İslam dini, insanı mutlu etmek için sunulan ilâhî bir nimet, semâvî bir sofradır. Onda iman ve ibadet, hukuk ve ahlak, helal ve haram, cennet ve cehennem, hüzün ve tefekkür olduğu kadar, yeme ve içme, gezme ve tozma, gülme ve eğlenme, sohbet ve şaka da vardır. Biz insanları, belli ölçüler ve ilkeler içinde, hem bu dünyada hem de ahirette onları mutlu edecek, böyle canlı, heyecanlı, neşeli, güldüren ve eğlendiren bir dine davet ediyoruz. Asla insana, hayata ve nimetlere küsmüş, gülmeyi ve eğlenmeyi unutmuş, asık suratlı bir dine değil.

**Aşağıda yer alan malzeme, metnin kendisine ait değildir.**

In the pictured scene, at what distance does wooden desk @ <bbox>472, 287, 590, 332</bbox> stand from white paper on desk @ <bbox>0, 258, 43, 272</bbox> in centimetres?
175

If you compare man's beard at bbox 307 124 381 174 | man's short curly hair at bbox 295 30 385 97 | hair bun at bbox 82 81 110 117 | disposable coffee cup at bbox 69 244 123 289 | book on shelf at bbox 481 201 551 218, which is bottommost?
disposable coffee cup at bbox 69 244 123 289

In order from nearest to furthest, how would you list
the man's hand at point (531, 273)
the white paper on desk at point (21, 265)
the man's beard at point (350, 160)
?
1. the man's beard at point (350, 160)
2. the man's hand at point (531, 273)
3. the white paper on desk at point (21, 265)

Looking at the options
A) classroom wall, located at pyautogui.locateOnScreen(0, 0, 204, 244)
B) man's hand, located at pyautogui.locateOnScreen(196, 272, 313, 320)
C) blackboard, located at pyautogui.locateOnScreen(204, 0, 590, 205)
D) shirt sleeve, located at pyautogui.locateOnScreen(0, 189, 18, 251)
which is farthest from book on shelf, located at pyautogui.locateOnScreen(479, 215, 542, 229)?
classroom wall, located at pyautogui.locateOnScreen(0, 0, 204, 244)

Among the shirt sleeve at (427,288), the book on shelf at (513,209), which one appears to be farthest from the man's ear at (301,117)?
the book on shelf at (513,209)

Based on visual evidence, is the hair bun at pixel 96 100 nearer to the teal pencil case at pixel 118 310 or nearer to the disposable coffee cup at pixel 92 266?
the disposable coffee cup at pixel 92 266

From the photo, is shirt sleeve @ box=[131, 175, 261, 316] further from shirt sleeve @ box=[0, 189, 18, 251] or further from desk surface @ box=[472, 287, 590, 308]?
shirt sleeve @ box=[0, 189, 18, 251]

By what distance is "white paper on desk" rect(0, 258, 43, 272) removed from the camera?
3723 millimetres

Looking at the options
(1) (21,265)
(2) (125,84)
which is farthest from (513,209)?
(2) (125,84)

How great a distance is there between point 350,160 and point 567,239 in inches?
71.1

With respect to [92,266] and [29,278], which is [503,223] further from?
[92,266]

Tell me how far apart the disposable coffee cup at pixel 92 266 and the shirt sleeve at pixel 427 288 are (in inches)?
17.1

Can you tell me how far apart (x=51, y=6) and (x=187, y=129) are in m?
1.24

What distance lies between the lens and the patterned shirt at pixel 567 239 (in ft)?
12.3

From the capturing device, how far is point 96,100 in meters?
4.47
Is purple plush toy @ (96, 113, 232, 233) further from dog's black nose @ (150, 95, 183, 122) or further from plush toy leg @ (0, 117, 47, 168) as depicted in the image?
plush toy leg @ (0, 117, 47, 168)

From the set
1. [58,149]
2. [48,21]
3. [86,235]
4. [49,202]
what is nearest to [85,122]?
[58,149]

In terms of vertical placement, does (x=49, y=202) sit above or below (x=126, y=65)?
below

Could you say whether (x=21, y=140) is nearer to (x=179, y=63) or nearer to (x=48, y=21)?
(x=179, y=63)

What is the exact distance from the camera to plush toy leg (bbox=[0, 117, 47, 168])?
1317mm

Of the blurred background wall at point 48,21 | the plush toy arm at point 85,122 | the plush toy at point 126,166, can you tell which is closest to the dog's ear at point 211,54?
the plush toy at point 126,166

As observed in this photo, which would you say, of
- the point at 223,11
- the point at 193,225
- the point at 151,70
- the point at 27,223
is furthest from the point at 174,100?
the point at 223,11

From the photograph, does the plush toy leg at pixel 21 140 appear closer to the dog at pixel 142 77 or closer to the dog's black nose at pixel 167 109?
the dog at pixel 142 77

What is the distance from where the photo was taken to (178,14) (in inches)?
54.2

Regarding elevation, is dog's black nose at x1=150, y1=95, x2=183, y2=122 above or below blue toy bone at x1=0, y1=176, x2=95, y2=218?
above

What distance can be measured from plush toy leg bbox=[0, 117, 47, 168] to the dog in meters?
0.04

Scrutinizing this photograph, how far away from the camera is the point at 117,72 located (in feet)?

Bu kitap iki bölümdür. İlk bölümde şakanın ilmî tahlillerini yaparak çeşitli yönlerden İslam ile ilgisini inceledik ve yer yer kendi tecrübemiz ve hatıralarımızı da katarak konuyu değişik açılardan işlemeye çalıştık. İkinci bölüm ise asr-ı saadette gerek Sevgili Peygamberimiz (sav)’in, gerekse ashâb-ı kiramın yaşamış olduğu şaka, mizah, latife ve nükteleri anlattık ve yer yer kısa tahlillerini yaptık.
Mizah, her toplumun kültür, örf ve adetlerine uygun olarak yapılır. Bundandır ki, bir toplumda mizah kabul edilen bir şey diğerinde edilmeyebilir. Bu yüzden, on dört asır önce yaşamış Müslümanların şakalarını, mizah, nükte ve esprilerini değerlendirirken bunu dikkate almalıyız.
Kitaba emeği geçen herkese teşekkür eder, insanlık için faydalı olmasını dilerim.